I've been trying to come to a thorough understanding of the BWT and suffix arrays. This is a long term project. Conceptually, they are fairly simple, but there are a lot of details.
There are two basic sources of information: academic literature and forums like this. The academic literature is rigorous and well-documented. This forum has contributors, for instance BWTS, with great ideas. In one case, too much jargon and formalisms can get in the way, in the other case, too little formality is the issue. In one case, the articles are easy to find, but aren't always free, in the other case, the articles are scattered in obscure locations, or don't exist at all. I try to read both.
Here's some information that I've found on the redundancy/waste in suffix arrays and some observations I've made on redundancy in the BWT. It might not be new, but it's not exactly easy to find. This forum seems to cover mostly advanced statistical models in compression, but I'm more interested in discrete math and this seems like the right place to talk BWT.
I've seen some papers in the academic literature (here, here) that deal with counting the number of suffix arrays, and defining the subset of permutations of n that are valid suffix arrays (over a fixed alphabet, with various constraints). It's not hard to see that, for the usual case of files over byte alphabets with n >> 256, not all permutations of n (=length) can be distinct suffix arrays; in fact, most can't. The easiest way to see this is that the number of general permutations of n is n!, while the number of files of n bytes is 256^n. Since each file maps to a single suffix array, and the number of files is smaller than the number of permutations of n (for increasing n), there must be permutations that are not suffix arrays. Another way to see this is that there is a correspondence between suffix arrays and BWTs. Assuming that a BWT is unique to a particular file, then a BWT must correspond to a single (not necessarily unique) suffix array. In general, the number of distinct BWTs is an upper bound on the number of suffix arrays. BWTs of sufficient length always contain repeated characters, and since repeats are indistinguishable, the number of distinct suffix arrays of a file in which some character c repeats k times must be limited by n!/k!. So that gives insight into a tighter bound on the number of suffix arrays: the number is not nearly the number of general permutations of n, it's bounded by the much smaller number of ways to arrange a multiset (set with repeats) of size n.

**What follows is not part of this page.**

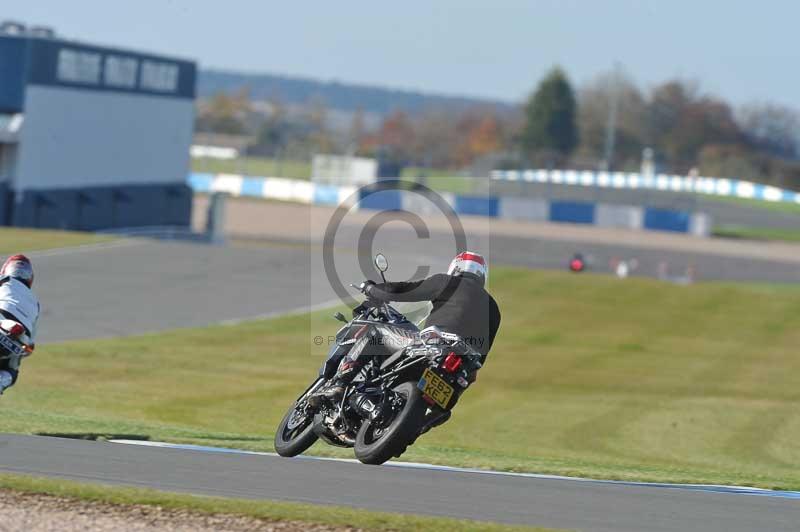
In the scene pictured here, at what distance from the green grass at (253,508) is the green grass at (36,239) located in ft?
95.1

Considering that there are permutations of n that are not valid suffix arrays, I wondered if there are arrangements of characters that are not valid BWTs. The answer is yes. By the way the BWT is defined and used, a BWT must describe a permutation with exactly one cycle. Walking all the way through that cycle yields back the original file. But not every arrangement of characters, when treated as a BWT, describes a single cycle. Consider this example, with the BWT on the left and the sorted sequence on the right:
c . a
b . b
a . c
This "BWT" contains two cycles. Starting at c in the first row, you can never get to b in the second row. Starting at b, you keep coming back to the same place and never get to either a or c. So the sequence "cba" can't be a valid BWT.
There are lots of invalid BWTs. No sorted sequence of characters can be a BWT:
a . a
a . a
b . b
In general, a sorted sequence, treated as a BWT, will contain as many cycles as letters.

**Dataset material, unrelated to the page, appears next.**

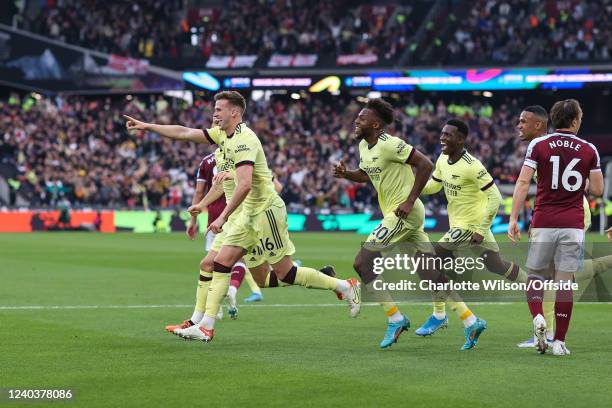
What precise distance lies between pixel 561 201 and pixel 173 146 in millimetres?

Since the number of BWTs is strictly smaller than the number of ways to arrange the same letters/characters in an arbitrary sequence, the BWT must be redundant. It turns out that, at least in some cases, not all the letters are necessary. The following sequence is drawn from the 3-letter alphabet abc:
The missing letter in the bottom row has to be "a." Either b or c would make the last letter a self-cycle.
The loss in information going from a general sequence with arbitrarily many cycles to a single cycle would generally be a lot, but I think much of the difference gets absorbed by the repeating characters, i.e., not all partitionings into cycles would be possible in reality.

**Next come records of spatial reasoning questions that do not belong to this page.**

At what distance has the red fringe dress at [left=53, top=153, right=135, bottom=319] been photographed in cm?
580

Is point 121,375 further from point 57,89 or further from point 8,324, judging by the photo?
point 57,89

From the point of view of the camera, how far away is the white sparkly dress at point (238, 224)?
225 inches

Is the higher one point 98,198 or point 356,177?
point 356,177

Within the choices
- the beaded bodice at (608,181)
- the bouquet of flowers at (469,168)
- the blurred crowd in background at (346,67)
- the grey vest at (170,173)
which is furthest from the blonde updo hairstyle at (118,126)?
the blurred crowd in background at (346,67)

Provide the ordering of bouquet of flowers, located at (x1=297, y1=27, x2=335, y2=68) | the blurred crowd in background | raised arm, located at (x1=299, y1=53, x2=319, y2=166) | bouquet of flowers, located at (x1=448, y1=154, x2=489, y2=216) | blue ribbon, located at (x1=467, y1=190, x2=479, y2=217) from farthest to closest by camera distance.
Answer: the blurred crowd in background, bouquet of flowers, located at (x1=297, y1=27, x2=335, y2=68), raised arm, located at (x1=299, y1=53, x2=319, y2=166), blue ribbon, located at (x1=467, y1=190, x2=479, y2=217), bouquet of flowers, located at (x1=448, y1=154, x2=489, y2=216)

It seems intuitively clear that if the BWT was a 1:1 mapping from a sequence to a permutation of that sequence (i.e. a bijection), for all sequences, the information would be perfectly balanced. The permutation would neither add nor subtract information; it would have no more redundancy than the source. The BWT loses information about the starting position, which has to be resolved by adding something external. The amount of information in the start position must account for the lost/redundant information in the BWT itself. The start position adds at most lg n bits (actually, somewhat more, since the number needs its own encoding). The requirement that the BWT sequence must be a single cycle limits where it can end; for instance, it can't end with the largest character in the sequence. So it encodes within it some information on its own length. But it's not self-terminating in the general case. So you can't eliminate the length information, either.
Scott, of the BWTS, has dealt with the non-bijectivity of the BWT, and has a solution. The BWTS is looking good to me as perhaps a better replacement for the BWT. What I have not come across is a lot of documentation, and I'm not sure whether or not the bijection has received a formal proof. I'd like to refine what I know about the BWTS, and, maybe, the proof is not that hard.